((
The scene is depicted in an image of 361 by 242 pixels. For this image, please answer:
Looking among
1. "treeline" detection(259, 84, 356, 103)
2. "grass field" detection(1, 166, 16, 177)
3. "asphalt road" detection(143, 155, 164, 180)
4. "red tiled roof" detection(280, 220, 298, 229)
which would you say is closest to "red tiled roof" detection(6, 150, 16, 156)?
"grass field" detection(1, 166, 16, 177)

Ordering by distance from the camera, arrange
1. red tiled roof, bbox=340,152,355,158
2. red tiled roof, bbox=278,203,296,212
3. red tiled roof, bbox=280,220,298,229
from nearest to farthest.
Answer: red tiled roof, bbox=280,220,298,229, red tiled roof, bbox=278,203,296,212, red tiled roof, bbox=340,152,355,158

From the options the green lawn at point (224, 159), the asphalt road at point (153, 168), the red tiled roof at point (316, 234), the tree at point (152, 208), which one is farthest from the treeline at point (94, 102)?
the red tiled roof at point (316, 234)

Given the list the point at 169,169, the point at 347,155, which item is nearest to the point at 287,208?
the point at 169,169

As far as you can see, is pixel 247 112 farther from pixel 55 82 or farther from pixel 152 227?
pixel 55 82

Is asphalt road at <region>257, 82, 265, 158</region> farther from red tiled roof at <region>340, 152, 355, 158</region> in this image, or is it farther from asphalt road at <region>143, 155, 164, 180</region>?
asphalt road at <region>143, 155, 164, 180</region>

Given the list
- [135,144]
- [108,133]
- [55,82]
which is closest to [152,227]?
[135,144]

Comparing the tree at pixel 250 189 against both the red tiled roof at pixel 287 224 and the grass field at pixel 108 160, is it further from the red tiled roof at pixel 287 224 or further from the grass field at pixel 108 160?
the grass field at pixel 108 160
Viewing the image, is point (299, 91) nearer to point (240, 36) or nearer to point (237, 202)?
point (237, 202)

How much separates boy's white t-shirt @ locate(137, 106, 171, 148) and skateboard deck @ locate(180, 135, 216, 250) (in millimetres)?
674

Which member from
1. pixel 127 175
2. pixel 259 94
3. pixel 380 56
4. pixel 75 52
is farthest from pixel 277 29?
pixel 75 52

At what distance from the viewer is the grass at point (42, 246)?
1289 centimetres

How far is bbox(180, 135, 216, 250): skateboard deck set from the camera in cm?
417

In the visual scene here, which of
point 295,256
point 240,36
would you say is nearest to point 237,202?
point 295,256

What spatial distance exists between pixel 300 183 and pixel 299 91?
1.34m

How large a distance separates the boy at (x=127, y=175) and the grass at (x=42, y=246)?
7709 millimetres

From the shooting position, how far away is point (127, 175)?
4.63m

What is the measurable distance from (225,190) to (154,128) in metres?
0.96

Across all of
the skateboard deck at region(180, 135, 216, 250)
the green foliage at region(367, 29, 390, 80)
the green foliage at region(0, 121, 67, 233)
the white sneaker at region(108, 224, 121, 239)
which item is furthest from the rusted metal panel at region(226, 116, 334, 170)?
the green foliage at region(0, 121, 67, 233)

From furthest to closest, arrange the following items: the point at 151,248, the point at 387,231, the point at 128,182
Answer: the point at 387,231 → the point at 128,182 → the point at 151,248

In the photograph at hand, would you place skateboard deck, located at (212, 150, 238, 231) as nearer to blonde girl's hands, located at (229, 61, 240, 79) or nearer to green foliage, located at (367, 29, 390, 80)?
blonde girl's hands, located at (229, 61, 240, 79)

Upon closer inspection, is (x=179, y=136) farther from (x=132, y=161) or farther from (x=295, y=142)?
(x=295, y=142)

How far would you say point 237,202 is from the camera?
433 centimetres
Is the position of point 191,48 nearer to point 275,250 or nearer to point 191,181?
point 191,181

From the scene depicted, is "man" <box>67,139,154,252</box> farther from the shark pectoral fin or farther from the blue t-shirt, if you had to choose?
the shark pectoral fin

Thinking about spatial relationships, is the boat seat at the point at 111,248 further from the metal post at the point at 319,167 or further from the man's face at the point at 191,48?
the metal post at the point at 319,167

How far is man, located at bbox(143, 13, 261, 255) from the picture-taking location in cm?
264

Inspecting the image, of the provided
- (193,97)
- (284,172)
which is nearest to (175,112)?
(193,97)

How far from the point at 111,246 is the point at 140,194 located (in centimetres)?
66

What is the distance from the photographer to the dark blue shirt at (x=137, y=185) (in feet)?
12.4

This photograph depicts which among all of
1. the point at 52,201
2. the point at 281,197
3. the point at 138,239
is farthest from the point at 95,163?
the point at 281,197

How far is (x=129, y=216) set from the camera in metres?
))
> _ENUNCIADO DO PROBLEMA_: Organize em uma tabela Markdown, com as colunas Nº e Linha, as linhas acima, começando pela que contém "Inspecting the image, of the provided" e terminando na última, inclusive. Omita as linhas em branco.

> _RESPOSTA_:
| Nº | Linha |
|---|---|
| 1 | Inspecting the image, of the provided |
| 2 | - (193,97) |
| 3 | - (284,172) |
| 4 | which is nearest to (175,112)? |
| 5 | (193,97) |
| 6 | How far from the point at 111,246 is the point at 140,194 located (in centimetres)? |
| 7 | 66 |
| 8 | What is the distance from the photographer to the dark blue shirt at (x=137, y=185) (in feet)? |
| 9 | 12.4 |
| 10 | This photograph depicts which among all of |
| 11 | 1. the point at 52,201 |
| 12 | 2. the point at 281,197 |
| 13 | 3. the point at 138,239 |
| 14 | is farthest from the point at 95,163? |
| 15 | the point at 281,197 |
| 16 | How far is (x=129, y=216) set from the camera in metres? |